• **YANG HARUS DIBUAT**
Salin kembali bagian teks tentang senjata rampasan di Surabaya, dari "Namanya juga senjata" sampai "ke senjata mana.", dan ganti "amunisi" dengan "mesiu".

• **BLOK TEKS**
┌──

Pasukan Inggris |
Mari kita lanjut kecerita selanjutnya, session terakhir. Bagi yg belum membaca session kelima, bisa klik disini...
Kisah#15: Trial and Error Saat Mencoba Senjata
Senjata-senjata (api) yang dimiliki oleh elemen-elemen bersenjata di
Surabaya saat itu sebagian besar adalah hasil rampasan senjata Jepang.
Senjata-senjata itu, termasuk mortir, meriam, dan panser, merupakan
modal besar dalam mempertahankan kemerdekaan, bukan hanya di Surabaya
dan Jawa Timur namun juga di daerah lain seperti Jakarta, Bandung, dan
Jawa Tengah yang mendapat kiriman senjata rampasan dari Surabaya.
Namanya juga senjata hasil rampasan yang dirampas dalam suasana kacau
balau, kualitas dan jenisnya macam-macam. Persoalan lain, seringkali
banyak ketidaksesuaian antara suatu jenis bedil atau senjata dengan
amunisi yang tersedia. Oleh karena itu, bukan hal yang aneh jika
terdengar teriakan seperti ini: ”Pelurune kok kegeden? Gak iso mlebu
nang bedilku !?” (Peluruku kok kebesaran? Tidak bisa masuk ke dalam
bedilku nih!” yang terkadang disahuti oleh yang lain: ”Walah, peluruku
malah kecilik’an, lodhok iki”. (walah, malah peluruku kekecilan, jadi
longgar ini.). Kalau seperti itu, diantara mereka kemudian saling
mencoba untuk mengetahui peluru apa cocoknya ke senjata mana.
Itu baru soal kesesuaian antara jenis peluru dengan bedilnya. Belum lagi
soal mempergunakan senjata. Ini persoalan lain lagi. Selain TKR dan
Polisi Istimewa, praktis elemen-elemen bersenjata arek-arek Suroboyo
adalah milisi yang belum mahir dalam mempergunakan senjata. Namun karena
keterbatasan waktu dan tenaga, sulit juga untuk mengadakan semacam
short course cara penggunakan senjata yang baik dan benar. Terpaksalah
para pejuang itu belajar sendiri, dengan cara trial and error, cara
mempergunakan senjata seperti bagaimana cara membidik yang tepat agar
sasaran bisa dikenai.

└──

• **DATA CATATAN**
┌──

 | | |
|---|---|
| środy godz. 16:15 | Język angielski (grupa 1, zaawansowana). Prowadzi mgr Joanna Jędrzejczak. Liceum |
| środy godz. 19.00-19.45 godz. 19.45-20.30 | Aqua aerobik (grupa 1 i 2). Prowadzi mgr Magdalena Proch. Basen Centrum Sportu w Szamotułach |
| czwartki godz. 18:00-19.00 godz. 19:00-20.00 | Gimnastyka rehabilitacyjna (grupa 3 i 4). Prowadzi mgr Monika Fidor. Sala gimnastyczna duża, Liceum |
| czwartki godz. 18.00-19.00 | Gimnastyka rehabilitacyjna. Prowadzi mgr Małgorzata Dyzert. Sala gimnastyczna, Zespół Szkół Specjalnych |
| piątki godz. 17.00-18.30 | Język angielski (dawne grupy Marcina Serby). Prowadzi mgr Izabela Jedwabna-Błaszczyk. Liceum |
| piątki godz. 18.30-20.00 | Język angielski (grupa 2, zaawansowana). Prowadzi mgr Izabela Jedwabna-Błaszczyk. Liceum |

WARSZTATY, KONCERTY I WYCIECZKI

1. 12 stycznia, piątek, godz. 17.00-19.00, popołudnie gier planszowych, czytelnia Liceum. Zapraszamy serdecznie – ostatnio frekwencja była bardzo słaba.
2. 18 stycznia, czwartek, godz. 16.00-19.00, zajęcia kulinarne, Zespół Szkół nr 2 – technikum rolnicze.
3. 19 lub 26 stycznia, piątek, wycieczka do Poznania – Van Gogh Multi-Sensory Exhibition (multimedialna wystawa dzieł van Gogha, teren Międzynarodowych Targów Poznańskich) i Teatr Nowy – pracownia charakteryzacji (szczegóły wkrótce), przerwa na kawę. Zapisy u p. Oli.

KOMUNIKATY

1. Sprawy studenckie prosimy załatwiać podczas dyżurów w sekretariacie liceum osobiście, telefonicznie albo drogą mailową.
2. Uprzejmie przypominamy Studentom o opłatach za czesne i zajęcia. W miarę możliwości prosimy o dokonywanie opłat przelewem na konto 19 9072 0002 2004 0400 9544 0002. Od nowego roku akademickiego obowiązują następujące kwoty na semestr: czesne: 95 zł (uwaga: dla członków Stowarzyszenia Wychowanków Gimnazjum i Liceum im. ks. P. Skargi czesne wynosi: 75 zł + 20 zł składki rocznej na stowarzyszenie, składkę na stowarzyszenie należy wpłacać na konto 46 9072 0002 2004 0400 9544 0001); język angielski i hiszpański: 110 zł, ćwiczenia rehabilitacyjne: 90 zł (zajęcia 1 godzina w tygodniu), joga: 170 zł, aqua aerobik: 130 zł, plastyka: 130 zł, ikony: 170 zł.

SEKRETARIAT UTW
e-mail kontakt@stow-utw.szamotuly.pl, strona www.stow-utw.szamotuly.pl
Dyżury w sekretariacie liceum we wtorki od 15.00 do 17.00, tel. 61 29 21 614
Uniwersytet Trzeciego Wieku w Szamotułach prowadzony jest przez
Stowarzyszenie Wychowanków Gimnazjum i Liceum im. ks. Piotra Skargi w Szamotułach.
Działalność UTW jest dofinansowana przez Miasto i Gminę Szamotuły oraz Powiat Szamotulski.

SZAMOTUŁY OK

└──

• **JAWABAN YANG DIHARAPKAN**
Namanya juga senjata hasil rampasan yang dirampas dalam suasana kacau
balau, kualitas dan jenisnya macam-macam. Persoalan lain, seringkali
banyak ketidaksesuaian antara suatu jenis bedil atau senjata dengan
mesiu yang tersedia. Oleh karena itu, bukan hal yang aneh jika
terdengar teriakan seperti ini: ”Pelurune kok kegeden? Gak iso mlebu
nang bedilku !?” (Peluruku kok kebesaran? Tidak bisa masuk ke dalam
bedilku nih!” yang terkadang disahuti oleh yang lain: ”Walah, peluruku
malah kecilik’an, lodhok iki”. (walah, malah peluruku kekecilan, jadi
longgar ini.). Kalau seperti itu, diantara mereka kemudian saling
mencoba untuk mengetahui peluru apa cocoknya ke senjata mana.